So alternates between ×3 and +4, starting with ×3.
✔ Answer: 480, 484, 1452
---
5) 9, 12, 7, 10, 5, 8, 3, __, __, __
Split into two interleaved sequences:
Odd positions (1st, 3rd, 5th, 7th):
- 9, 7, 5, 3 → decreasing by 2 → next: 1
Even positions (2nd, 4th, 6th, 8th):
- 12, 10, 8, ? → decreasing by 2 → next: 6
Then:
- 9th term: odd → next odd after 3 → 1
- 10th term: even → next even after 8 → 6
- 11th term: odd → after 1 → -1? But wait — let’s see:
Sequence:
1. 9 (odd)
2. 12 (even)
3. 7 (odd)
4. 10 (even)
5. 5 (odd)
6. 8 (even)
7. 3 (odd)
8. ? (even) → 6
9. ? (odd) → 1
10. ? (even) → 4?
Wait — no:
We have:
- Odd: 9, 7, 5, 3 → next: 1
- Even: 12, 10, 8 → next: 6
So:
- 8th: 6
- 9th: 1
- 10th: ? → even → next even after 6 → 4? But pattern: 12→10→8→6 → decreasing by 2 → next: 4
But wait — we need three terms: 8th, 9th, 10th
So:
- 8th: 6
- 9th: 1
- 10th: 4
But 10th is even → yes, 6 → 4
So:
- 8: 6
- 9: 1
- 10: 4
✔ Answer: 6, 1, 4
---
6) 16, 22, 19, 25, 22, 28, 25, __, __, __
Look at alternating sequences:
Odd positions (1st, 3rd, 5th, 7th):
- 16, 19, 22, 25 → increasing by 3 → next: 28
Even positions (2nd, 4th, 6th, 8th):
- 22, 25, 28, ? → increasing by 3 → next: 31
So:
- 8th: 31
- 9th: 28
- 10th: ? → even → 31 + 3 = 34
Wait — positions:
1. 16 (odd)
2. 22 (even)
3. 19 (odd)
4. 25 (even)
5. 22 (odd)
6. 28 (even)
7. 25 (odd)
8. ? (even) → 31
9. ? (odd) → 28
10. ? (even) → 34
So:
- 8: 31
- 9: 28
- 10: 34
✔ Answer: 31, 28, 34
---
7) 4, 12, 16, 48, 52, 156, 160, __, __, __
This is identical to #4!
Same numbers: 4, 12, 16, 48, 52, 156, 160...

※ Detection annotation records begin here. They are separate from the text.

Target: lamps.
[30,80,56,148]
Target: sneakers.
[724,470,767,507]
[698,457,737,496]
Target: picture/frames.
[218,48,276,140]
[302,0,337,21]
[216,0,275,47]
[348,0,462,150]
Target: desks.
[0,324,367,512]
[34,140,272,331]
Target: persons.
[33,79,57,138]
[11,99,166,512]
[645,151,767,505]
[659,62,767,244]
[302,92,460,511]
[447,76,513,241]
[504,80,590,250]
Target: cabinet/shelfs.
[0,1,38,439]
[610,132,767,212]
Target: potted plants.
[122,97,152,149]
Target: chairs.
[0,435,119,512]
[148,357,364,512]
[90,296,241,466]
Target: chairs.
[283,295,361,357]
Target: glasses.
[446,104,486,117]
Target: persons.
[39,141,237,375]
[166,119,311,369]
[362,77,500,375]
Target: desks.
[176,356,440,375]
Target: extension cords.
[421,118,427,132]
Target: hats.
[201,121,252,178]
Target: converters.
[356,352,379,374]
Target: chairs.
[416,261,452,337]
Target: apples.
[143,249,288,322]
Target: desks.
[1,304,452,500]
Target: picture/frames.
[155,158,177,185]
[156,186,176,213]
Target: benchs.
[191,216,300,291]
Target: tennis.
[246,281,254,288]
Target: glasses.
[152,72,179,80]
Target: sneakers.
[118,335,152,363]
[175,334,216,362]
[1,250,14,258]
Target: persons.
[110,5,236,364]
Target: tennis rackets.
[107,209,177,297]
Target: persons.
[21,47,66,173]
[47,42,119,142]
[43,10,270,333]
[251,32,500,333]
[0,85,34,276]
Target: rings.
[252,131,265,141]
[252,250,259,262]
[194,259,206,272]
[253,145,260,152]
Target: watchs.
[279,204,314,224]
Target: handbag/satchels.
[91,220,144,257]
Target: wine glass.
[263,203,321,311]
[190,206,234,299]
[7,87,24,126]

So same pattern: ×3, +4, ×3, +4, ...
- 160 → ×3 = 480
- 480 → +4 = 484
- 484 → ×3 = 1452
✔ Answer: 480, 484, 1452
---
8) 4, 8, 1, 2, -5, -10, -17, __, __, __
Try splitting into odd and even:
Odd positions (1st, 3rd, 5th, 7th):
- 4, 1, -5, -17
Differences:
- 4 → 1: -3
- 1 → -5: -6
- -5 → -17: -12
Differences: -3, -6, -12 → ×2 each time → next: -24
So: -17 -24 = -41
Even positions (2nd, 4th, 6th, 8th):
- 8, 2, -10, ?
Differences:
- 8 → 2: -6
- 2 → -10: -12
- -10 → ? → -24 → so -10 -24 = -34
So:
- 8th: -34
- 9th: -41
- 10th: ? → even → next even after -34 → difference pattern: -6, -12, -24 → next: -48 → -34 -48 = -82
So:
- 8: -34
- 9: -41
- 10: -82
✔ Answer: -34, -41, -82
---
9) 22, 28, 21, 27, 20, 26, 19, __, __, __
Split into odd and even:
Odd positions (1st, 3rd, 5th, 7th):
- 22, 21, 20, 19 → decreasing by 1 → next: 18
Even positions (2nd, 4th, 6th, 8th):
- 28, 27, 26, ? → decreasing by 1 → next: 25
So:
- 8th: 25
- 9th: 18
- 10th: ? → even → 25 -1 = 24
So:
- 8: 25
- 9: 18
- 10: 24
✔ Answer: 25, 18, 24
---
10) 1, 2, -4, -8, -14, -28, -34, __, __, __
Look at pattern:
- 1 → 2 (+1)
- 2 → -4 (-6)
- -4 → -8 (-4)
- -8 → -14 (-6)
- -14 → -28 (-14)
- -28 → -34 (-6)
Hmm — alternating?
Check differences:
+1, -6, -4, -6, -14, -6
Not clear.
Try grouping:
Maybe two interleaved sequences?
Odd positions (1st, 3rd, 5th, 7th):
- 1, -4, -14, -34
Differences:
- 1 → -4: -5
- -4 → -14: -10
- -14 → -34: -20
→ Differences: -5, -10, -20 → ×2 each time → next: -40 → -34 -40 = -74
Even positions (2nd, 4th, 6th, 8th):
- 2, -8, -28, ?
Differences:
- 2 → -8: -10
- -8 → -28: -20
- -28 → ? → -40 → -28 -40 = -68
So:
- 8th: -68
- 9th: -74
- 10th: ? → even → next even → -68 -80 = -148? Wait — pattern: -10, -20, -40 → ×2 → next: -80 → -68 -80 = -148
But let’s check:
Odd: 1, -4, -14, -34, -74 → diffs: -5, -10, -20, -40 → ×2 → yes
Even: 2, -8, -28, -68 → diffs: -10, -20, -40 → ×2 → next diff: -80 → -68 -80 = -148
So:
- 8: -68
- 9: -74
- 10: -148
✔ Answer: -68, -74, -148
---
✔ Final Answers:
1) 92, 94, 188
2) -75, -79, -237
3) 13, 21, 34
4) 480, 484, 1452
5) 6, 1, 4
6) 31, 28, 34
7) 480, 484, 1452
8) -34, -41, -82
9) 25, 18, 24
10) -68, -74, -148
Let me know if you'd like explanations in a printable format!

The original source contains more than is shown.